**Instructions for the task:** Reproduce the data exactly and drop any pictures it holds.

**The input:**

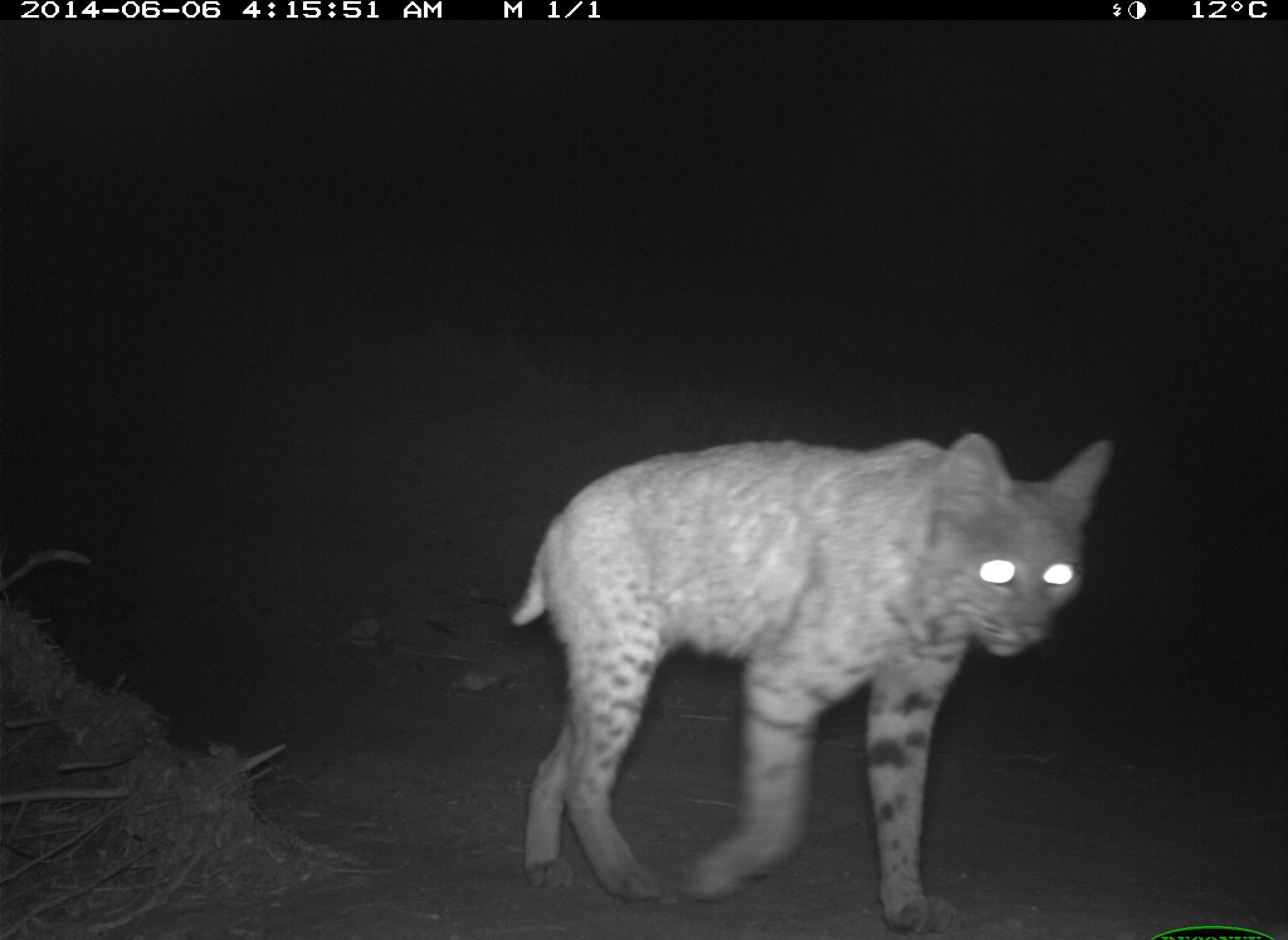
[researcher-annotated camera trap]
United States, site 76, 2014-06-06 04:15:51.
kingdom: Animalia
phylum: Chordata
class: Mammalia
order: Carnivora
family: Felidae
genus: Lynx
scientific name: Lynx rufus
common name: bobcat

**Completed exercise:**
[researcher-annotated camera trap]
United States, site 76, 2014-06-06 04:15:51.
kingdom: Animalia
phylum: Chordata
class: Mammalia
order: Carnivora
family: Felidae
genus: Lynx
scientific name: Lynx rufus
common name: bobcat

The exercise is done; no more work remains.